Hi,
I'm using Conda in CVMFS and am presented with the problem of rapidly growing space usage in the CVMFS repository (filesystem). This is in part because CVMFS does not support cross-directory hardlinks and so installing packages into environments results in multiple copies of the same package contents.
CVMFS is an HTTP-based FUSE-implemented read-only filesystem designed for software distribution which stores the "master" copy of a repository in content-addressable storage (CAS) (i.e. hashed file chunks on a local filesystem) on a host called a stratum 0. Changes are propagated out from stratum 0 servers and ultimately to clients via HTTP, which mount it via FUSE. When you make changes to the repository on the stratum 0 (i.e. beginning a transaction), CVMFS first read-only mounts the CAS using the CVMFS FUSE client. It then uses AUFS to mount a writable filesystem that is unioned with the read-only mount. You make your changes and when done, publish the changes. The difference between the read-write set and the read-only set becomes a snapshot.

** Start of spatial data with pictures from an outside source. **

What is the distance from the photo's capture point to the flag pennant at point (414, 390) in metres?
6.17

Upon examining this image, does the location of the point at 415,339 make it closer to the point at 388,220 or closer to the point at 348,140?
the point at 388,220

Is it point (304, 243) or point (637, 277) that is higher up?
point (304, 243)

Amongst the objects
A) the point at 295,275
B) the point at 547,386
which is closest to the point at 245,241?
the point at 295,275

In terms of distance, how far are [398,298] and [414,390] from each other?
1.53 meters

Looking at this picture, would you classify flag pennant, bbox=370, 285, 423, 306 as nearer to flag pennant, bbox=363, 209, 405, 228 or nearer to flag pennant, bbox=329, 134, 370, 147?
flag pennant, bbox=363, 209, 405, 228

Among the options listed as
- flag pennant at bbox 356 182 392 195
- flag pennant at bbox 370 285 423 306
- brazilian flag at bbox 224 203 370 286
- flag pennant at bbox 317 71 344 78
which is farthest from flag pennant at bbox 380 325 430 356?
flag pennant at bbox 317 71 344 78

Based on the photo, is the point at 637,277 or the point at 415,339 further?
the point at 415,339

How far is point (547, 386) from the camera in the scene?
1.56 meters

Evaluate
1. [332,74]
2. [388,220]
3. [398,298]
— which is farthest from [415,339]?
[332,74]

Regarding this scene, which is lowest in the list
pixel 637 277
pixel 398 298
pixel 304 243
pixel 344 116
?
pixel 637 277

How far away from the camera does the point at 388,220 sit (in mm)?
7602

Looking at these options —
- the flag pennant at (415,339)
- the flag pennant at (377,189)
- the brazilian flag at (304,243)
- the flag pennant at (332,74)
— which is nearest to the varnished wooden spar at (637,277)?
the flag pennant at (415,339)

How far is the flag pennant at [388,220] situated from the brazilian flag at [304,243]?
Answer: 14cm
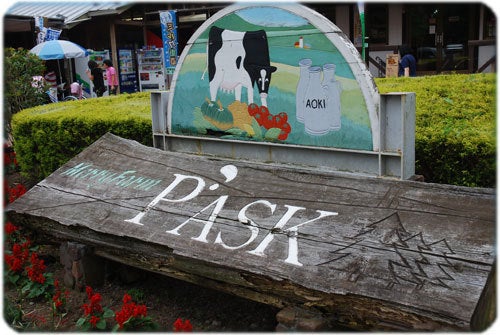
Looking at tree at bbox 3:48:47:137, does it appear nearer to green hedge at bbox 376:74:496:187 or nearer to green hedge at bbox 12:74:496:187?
green hedge at bbox 12:74:496:187

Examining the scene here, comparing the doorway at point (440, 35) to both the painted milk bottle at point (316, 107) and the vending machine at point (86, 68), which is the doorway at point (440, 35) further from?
the painted milk bottle at point (316, 107)

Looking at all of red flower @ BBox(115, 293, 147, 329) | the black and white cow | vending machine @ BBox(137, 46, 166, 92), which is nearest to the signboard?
vending machine @ BBox(137, 46, 166, 92)

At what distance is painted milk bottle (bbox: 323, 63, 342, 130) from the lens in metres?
3.50

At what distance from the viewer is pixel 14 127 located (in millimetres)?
6793

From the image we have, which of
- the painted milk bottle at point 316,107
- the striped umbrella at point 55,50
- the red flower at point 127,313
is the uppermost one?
the striped umbrella at point 55,50

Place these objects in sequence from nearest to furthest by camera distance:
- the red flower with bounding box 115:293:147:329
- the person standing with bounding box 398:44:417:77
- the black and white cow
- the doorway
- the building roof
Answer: the red flower with bounding box 115:293:147:329 < the black and white cow < the person standing with bounding box 398:44:417:77 < the doorway < the building roof

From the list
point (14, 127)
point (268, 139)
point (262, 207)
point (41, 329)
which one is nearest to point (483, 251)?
point (262, 207)

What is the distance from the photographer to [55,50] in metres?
13.0

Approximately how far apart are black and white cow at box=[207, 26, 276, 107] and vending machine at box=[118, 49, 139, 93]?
41.5 feet

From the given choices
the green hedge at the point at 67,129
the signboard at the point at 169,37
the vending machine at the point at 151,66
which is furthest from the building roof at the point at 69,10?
the green hedge at the point at 67,129

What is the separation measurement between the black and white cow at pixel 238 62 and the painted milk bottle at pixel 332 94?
44 cm

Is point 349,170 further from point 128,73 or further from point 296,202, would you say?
point 128,73

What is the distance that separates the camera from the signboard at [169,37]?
1262cm

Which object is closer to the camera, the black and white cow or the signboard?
the black and white cow
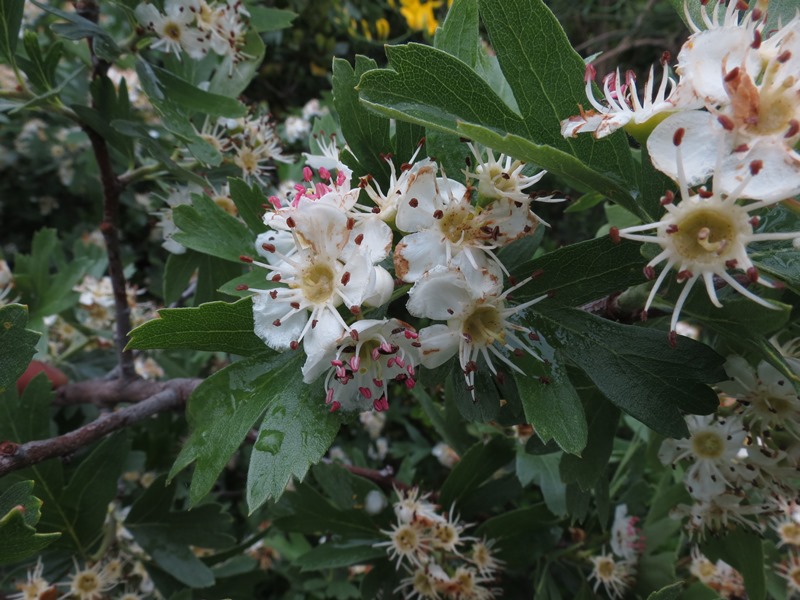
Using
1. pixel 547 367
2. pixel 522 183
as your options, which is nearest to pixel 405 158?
pixel 522 183

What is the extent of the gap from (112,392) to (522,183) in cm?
93

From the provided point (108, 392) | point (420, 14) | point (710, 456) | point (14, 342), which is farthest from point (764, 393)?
point (420, 14)

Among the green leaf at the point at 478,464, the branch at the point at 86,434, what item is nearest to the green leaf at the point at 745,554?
the green leaf at the point at 478,464

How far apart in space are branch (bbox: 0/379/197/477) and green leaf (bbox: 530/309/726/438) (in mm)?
685

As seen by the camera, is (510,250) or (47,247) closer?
(510,250)

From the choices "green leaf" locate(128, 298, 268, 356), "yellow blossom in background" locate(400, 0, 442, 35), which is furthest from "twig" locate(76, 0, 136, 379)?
"yellow blossom in background" locate(400, 0, 442, 35)

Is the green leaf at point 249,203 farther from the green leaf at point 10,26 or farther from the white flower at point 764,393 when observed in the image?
the white flower at point 764,393

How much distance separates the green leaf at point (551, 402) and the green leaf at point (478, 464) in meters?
0.48

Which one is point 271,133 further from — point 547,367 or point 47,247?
point 547,367

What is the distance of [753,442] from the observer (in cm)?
82

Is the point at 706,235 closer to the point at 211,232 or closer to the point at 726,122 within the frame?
the point at 726,122

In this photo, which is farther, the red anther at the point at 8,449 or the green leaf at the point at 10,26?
the green leaf at the point at 10,26

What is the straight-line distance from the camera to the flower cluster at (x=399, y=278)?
630 millimetres

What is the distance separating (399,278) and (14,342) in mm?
461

This AUFS filesystem supports cross-directory hardlinks just fine. But when the changes are published, cross-directory hardlinks are broken and become multiple copies of the same file.
Conda falls back to symlinks if hardlinks are impossible, but unfortunately, this doesn't work in the CVMFS case, since conda is able to create hardlinks at runtime and doesn't know they will be broken later.
So, is it possible to force conda to use symlinks? The only config option I can see related to soft/hardlinks is to disable the symlink fallback. I need it to prefer symlinks to hardlinks, not the other way around.
Thanks,
--nate